O sujeito andava irritado.
A questão Tostines era: estava azedo porque lia Bukowski? Ou lia Bukowski porque estava azedo?
Indignado com o mundo, via documentários chocantes para virar vegetariano, fez parte de sete abaixo-assinados do Avaaz, seguia o Twitter do Brasil Urgente e recebia fotos de cachorros maltratados no Facebook.
Era só o que chamava sua atenção naqueles dias.
Para a maioria das questões, sua resposta era uma só.
— Cara, você viu que Fulano trocou de emprego?
— Idiota...
A resposta podia ser usada em vários outros assuntos.
— O povo do RH mandou a lista de documentos que você precisa para se incluir no plano de saúde.
— Idiotas...
— Sua mãe ligou!
— Idiota...
— Seu irmãozinho fez este desenho. Está vendo? Você é o de capa. Voando e salvando as pessoas nesse prédio em chamas, depois de acertar o tiranossauro que soltava fogo. Acho que ele pensa que você é um super herói.
— É um idiota...
Para alguém irritadiço, tudo que é irritante fica turbinado.

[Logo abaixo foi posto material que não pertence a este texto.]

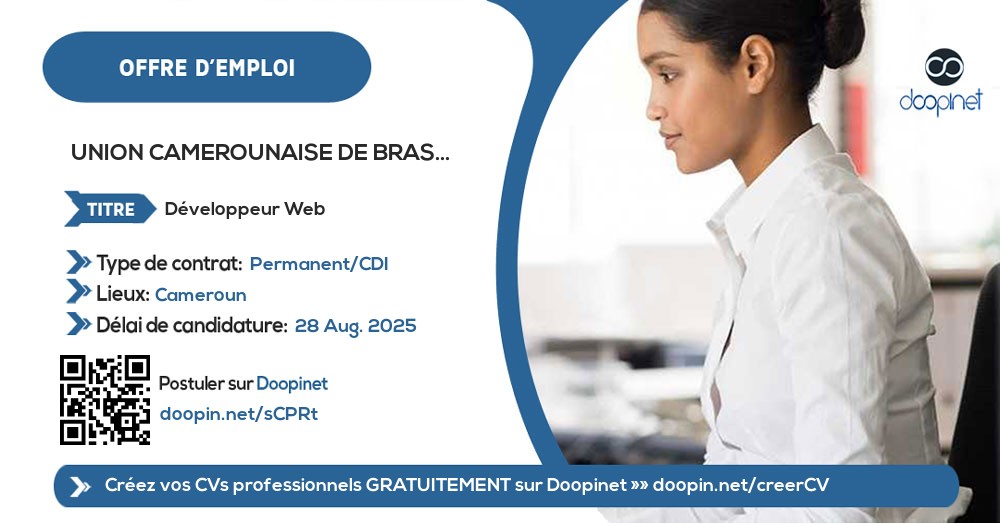 OFFRE D'EMPLOI

doopinet

UNION CAMEROUNAISE DE BRAS...

TITRE Développeur Web

Type de contrat: Permanent/CDI
Lieux: Cameroun
Délai de candidature: 28 Aug. 2025

Postuler sur Doopinet
doopin.net/sCPRt

Créez vos CVs professionnels GRATUITEMENT sur Doopinet »» doopin.net/creerCV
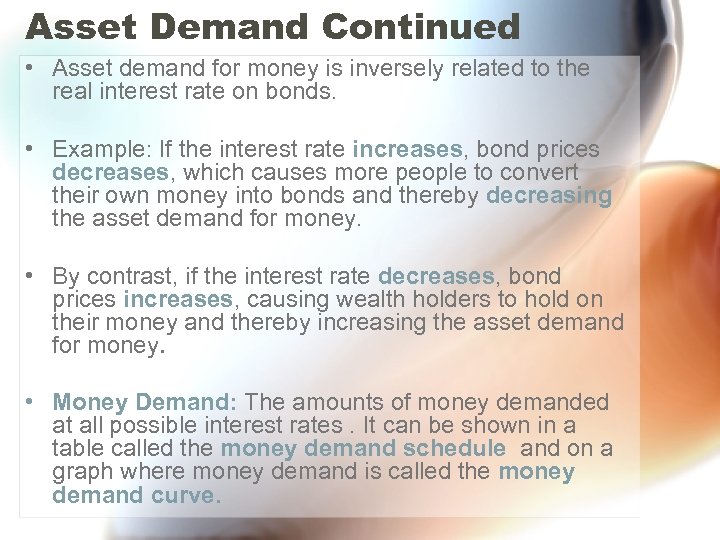 Asset Demand Continued

• Asset demand for money is inversely related to the real interest rate on bonds.

• Example: If the interest rate increases, bond prices decreases, which causes more people to convert their own money into bonds and thereby decreasing the asset demand for money.

• By contrast, if the interest rate decreases, bond prices increases, causing wealth holders to hold on their money and thereby increasing the asset demand for money.

• Money Demand: The amounts of money demanded at all possible interest rates . It can be shown in a table called the money demand schedule and on a graph where money demand is called the money demand curve.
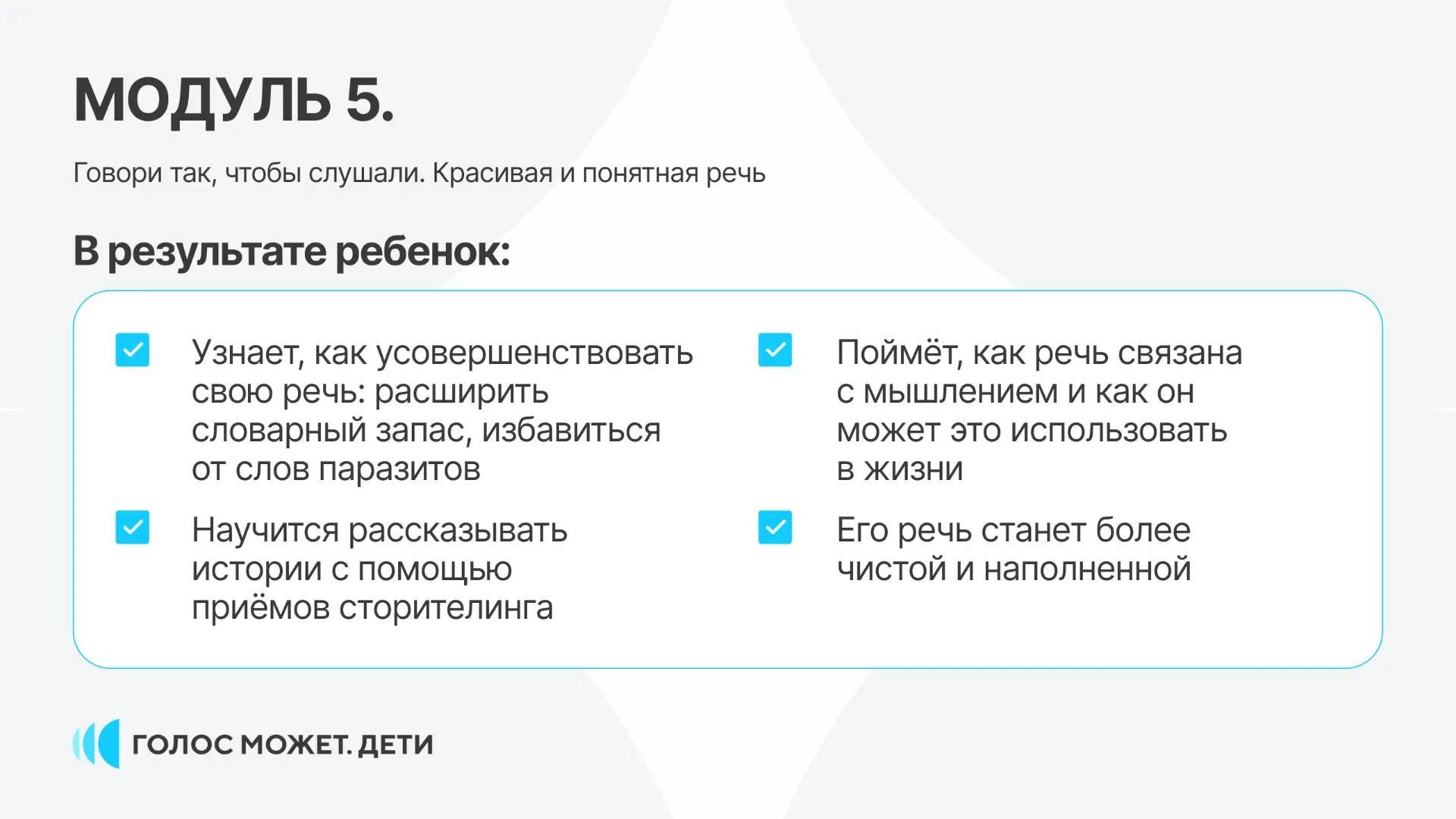 МОДУЛЬ 5.

Говори так, чтобы слушали. Красивая и понятная речь

В результате ребенок:

Узнает, как усовершенствовать свою речь: расширить словарный запас, избавиться от слов паразитов

Научится рассказывать истории с помощью приёмов сторителинга

Поймёт, как речь связана с мышлением и как он может это использовать в жизни

Его речь станет более чистой и наполненной

ГОЛОС МОЖЕТ. ДЕТИ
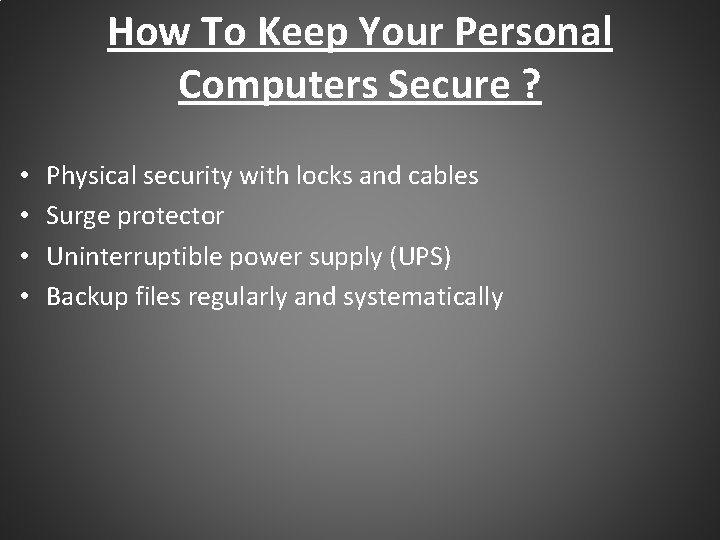 How To Keep Your Personal Computers Secure ?

• Physical security with locks and cables
• Surge protector
• Uninterruptible power supply (UPS)
• Backup files regularly and systematically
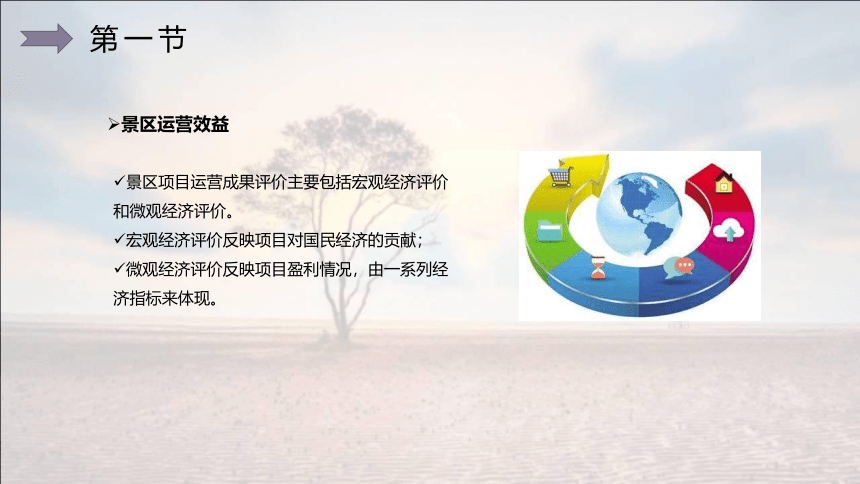 第一节

➢景区运营效益

✓景区项目运营成果评价主要包括宏观经济评价和微观经济评价。
✓宏观经济评价反映项目对国民经济的贡献；
✓微观经济评价反映项目盈利情况，由一系列经济指标来体现。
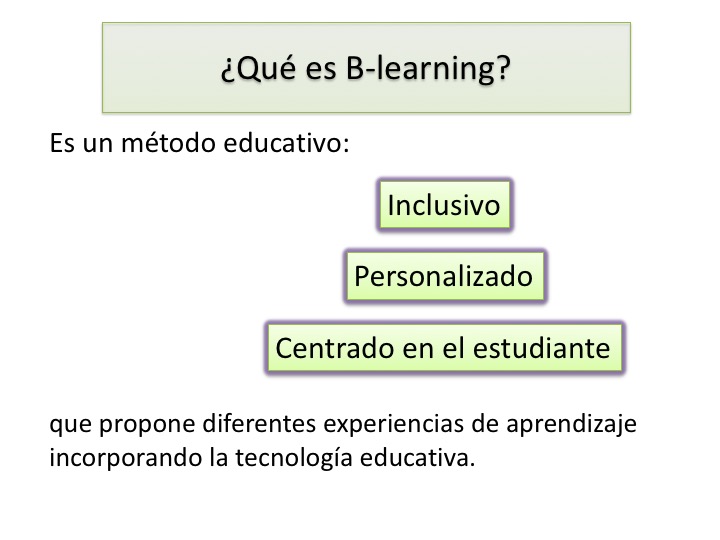 ¿Qué es B-learning?

Es un método educativo:

Inclusivo

Personalizado

Centrado en el estudiante

que propone diferentes experiencias de aprendizaje incorporando la tecnología educativa.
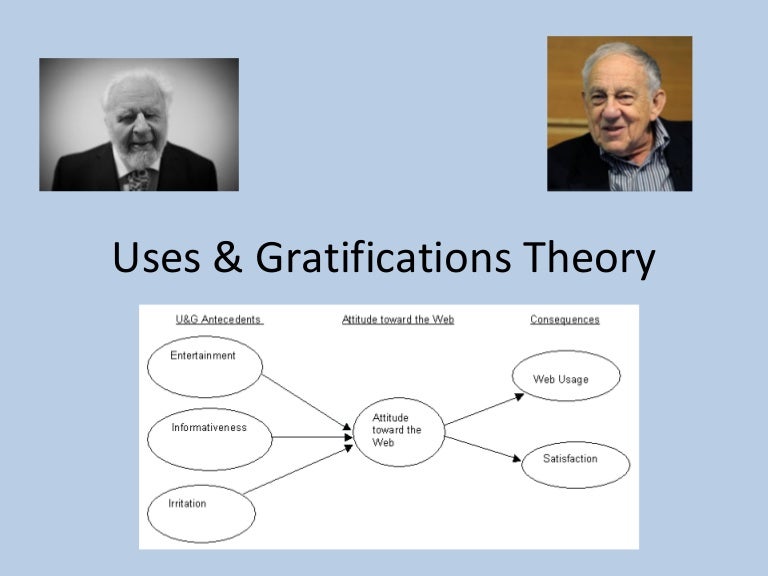 Uses & Gratifications Theory

U&G Antecedents

Attitude toward the Web

Consequences

Entertainment

Informativeness

Irritation

Attitude toward the Web

Web Usage

Satisfaction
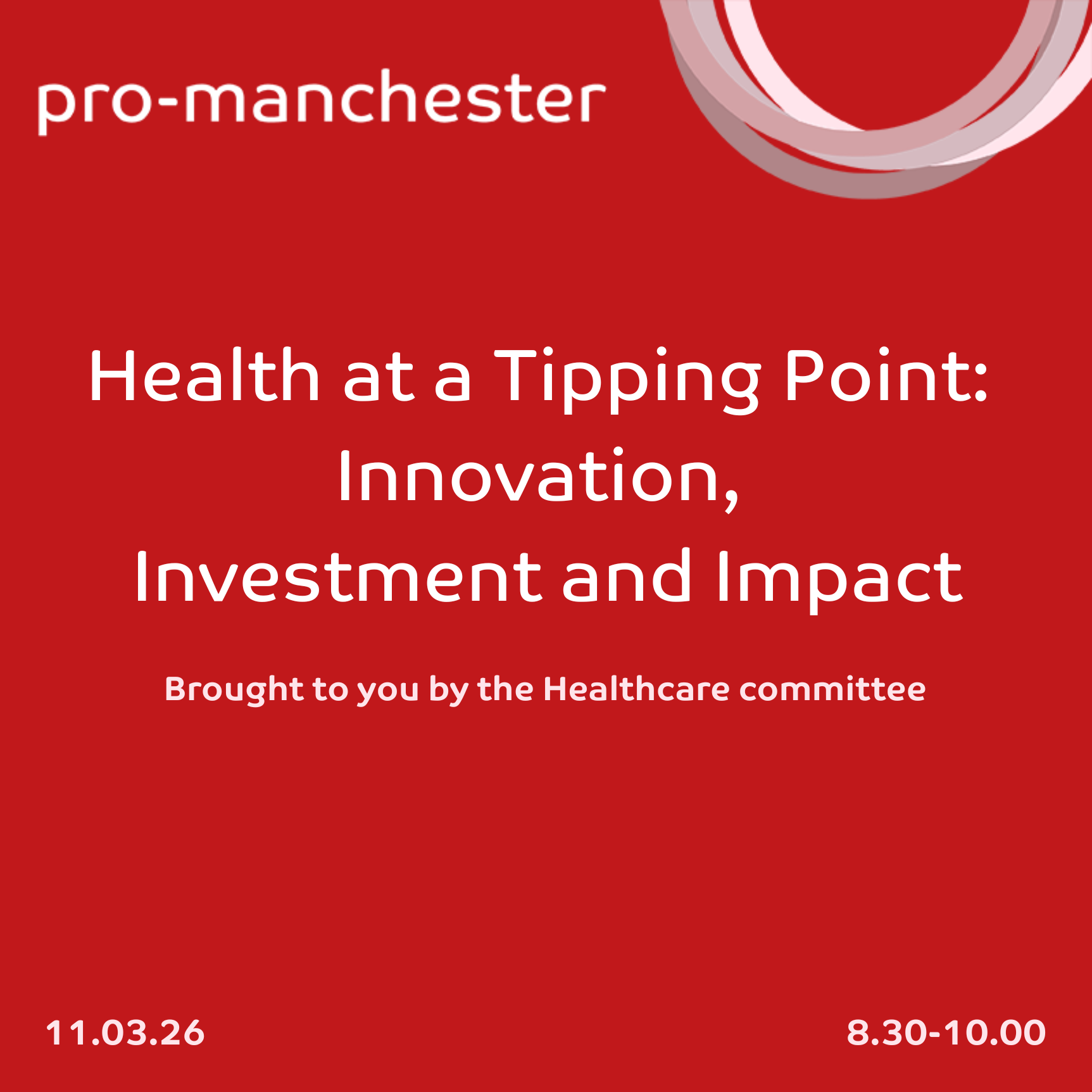 pro-manchester

Health at a Tipping Point: Innovation, Investment and Impact

Brought to you by the Healthcare committee

11.03.26

8.30-10.00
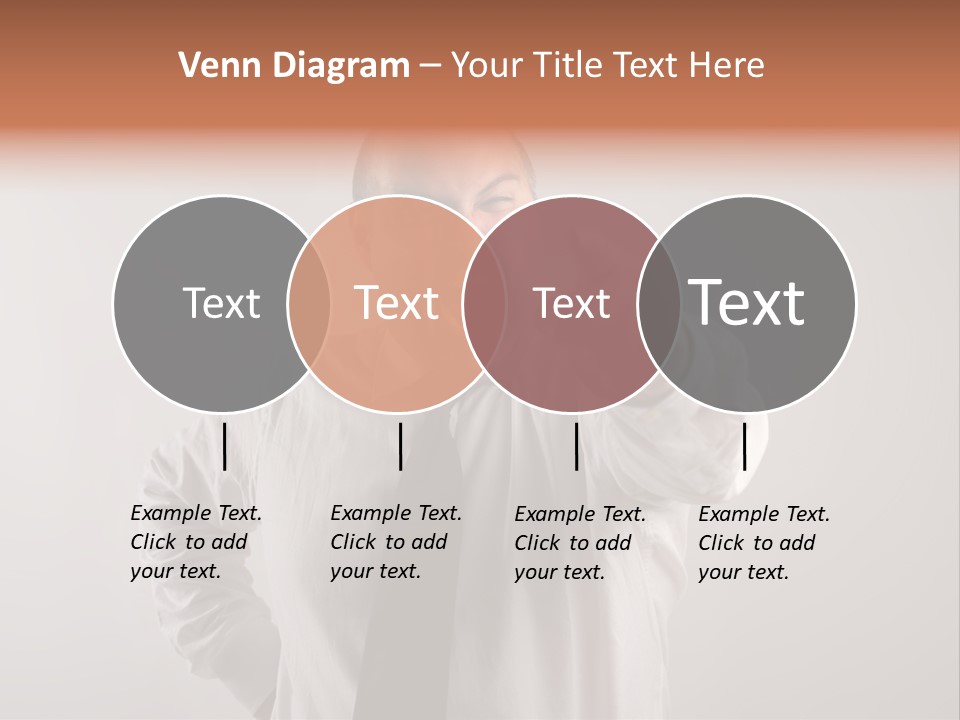 Venn Diagram – Your Title Text Here

Text

Text

Text

Text

Example Text. Click to add your text.

Example Text. Click to add your text.

Example Text. Click to add your text.

Example Text. Click to add your text.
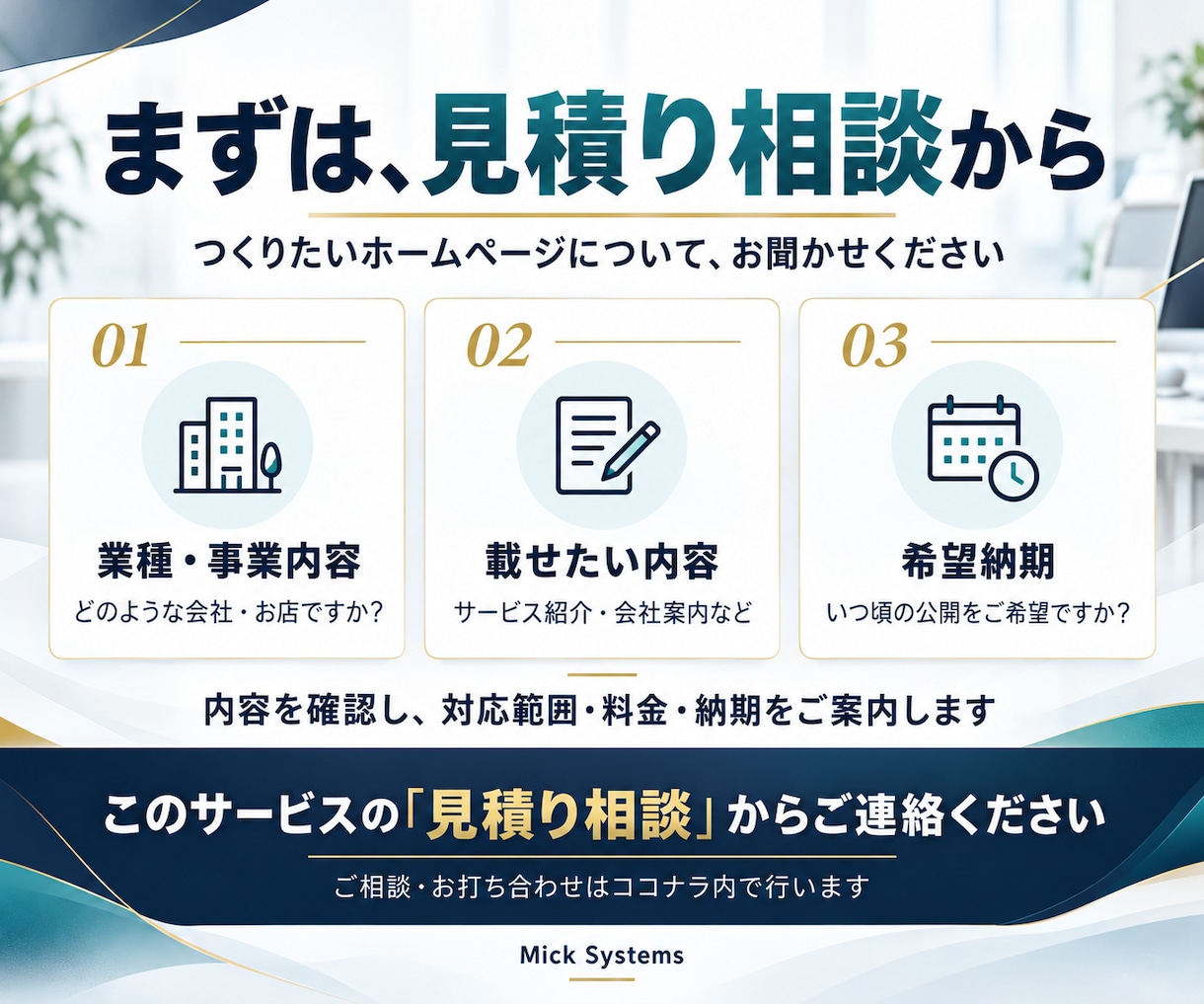 まずは、見積り相談から

つくりたいホームページについて、お聞かせください

01

業種・事業内容

どのような会社・お店ですか?

02

載せたい内容

サービス紹介・会社案内など

03

希望納期

いつ頃の公開をご希望ですか?

内容を確認し、対応範囲・料金・納期をご案内します

このサービスの「見積り相談」からご連絡ください

ご相談・お打ち合わせはココナラ内で行います

Mick Systems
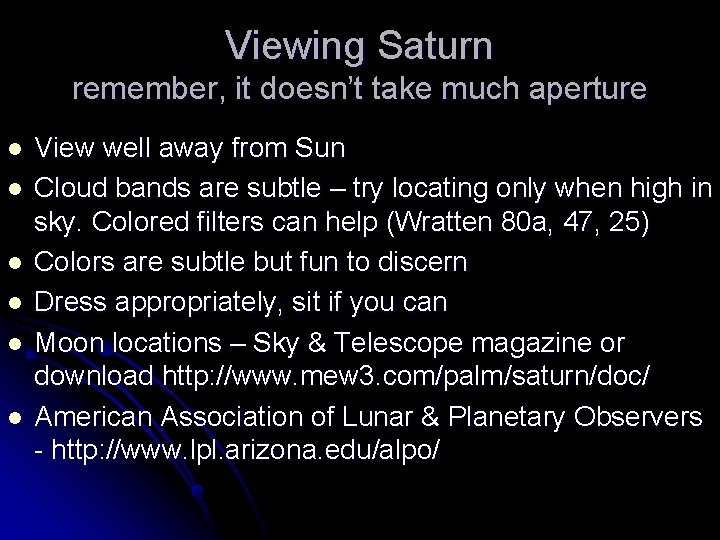 Viewing Saturn
remember, it doesn't take much aperture

- View well away from Sun
- Cloud bands are subtle – try locating only when high in sky. Colored filters can help (Wratten 80a, 47, 25)
- Colors are subtle but fun to discern
- Dress appropriately, sit if you can
- Moon locations – Sky & Telescope magazine or download http://www.mew3.com/palm/saturn/doc/
- American Association of Lunar & Planetary Observers - http://www.lpl.arizona.edu/alpo/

Acordar às segundas era um inferno. Os olhos doíam com a claridade cinza do dia nublado na janela. Não queria acender a luz logo de manhã porque a conta de energia veio muito alta.
No meio da semana, reencontrou uns antigos colegas de trabalho na hora do almoço. Eram legais, mas constatou que só gostava deles na época em que trabalharam juntos. Deram um aperto de mãos e disseram frases clichês de paulistano:
— Cara! Que coincidência! Quanto tempo! Mundo pequeno, hein? Como vai Fulano? E Ciclano? Tem visto a Fulana? Ela continua gostosa? Casou? Nossa! Lembra quando a gente comeu aquele sanduíche do tuppleware sem etiqueta da geladeira? Vamos combinar um happy hour!
Small talk, uma lembrança engraçada e veio aquele silêncio constrangedor da falta de assunto. Não fazia mais questão de continuar a conversa. Despediu-se de todos e foi para a fila do buffet para montar e pesar seu prato.
No metrô, irritava-se com os apressados. Dava ombradas e estendia seu cotovelo em qualquer um que aumentasse a velocidade em ultrapassagens na boca da escada rolante.
Quanto ao trânsito, andava com seu carro a 15 km/h no momento em que ouvia uma buzinada na abertura do semáforo. Ainda fazia questão de dar pequenos trancos assim que colocava a primeira marcha.
Certa vez, parou seu Celta no meio da rua, ligou o pisca-alerta, abriu o vidro dianteiro e fez sinal de que o carro estava quebrado, apontando o polegar para baixo. Quando o enfurecido motorista do carro de trás o passava, nosso querido personagem azedo disparava o carro, cantando pneus.
Acho que estava torcendo para se meter numa briga.
Durante as aulas do MBA, ficava puto com o excesso de participação dos outros alunos.
— Esses idiotas querem mostrar que sabem tanto ou mais que o professor. Por que não param de interromper a porra da aula? — pensava e às vezes, resmungava em voz baixa.
O sujeito estava se sentindo meio mal. Cogitou fazer terapia para entender as razões existenciais de estar tão mal-humorado. Por que será que andava tão azedo?
Tinha um jantar marcado na terça-feira com uma colega do MBA. Ela tinha a mesma opinião sobre as constantes interrupções das aulas pelos idiotas que "sabiam tudo". Já tinham um assunto em comum.
O azedume do sujeito resultava em comentários sarcásticos e piadas ácidas. Seu mau-humor o tornava engraçado. Como resultado, conseguiu arrancar várias gargalhadas dela.
O encontro terminou bem.
No dia seguinte, ele acordou e sorriu para o sol. Tudo o que precisava era de uma boa trepada.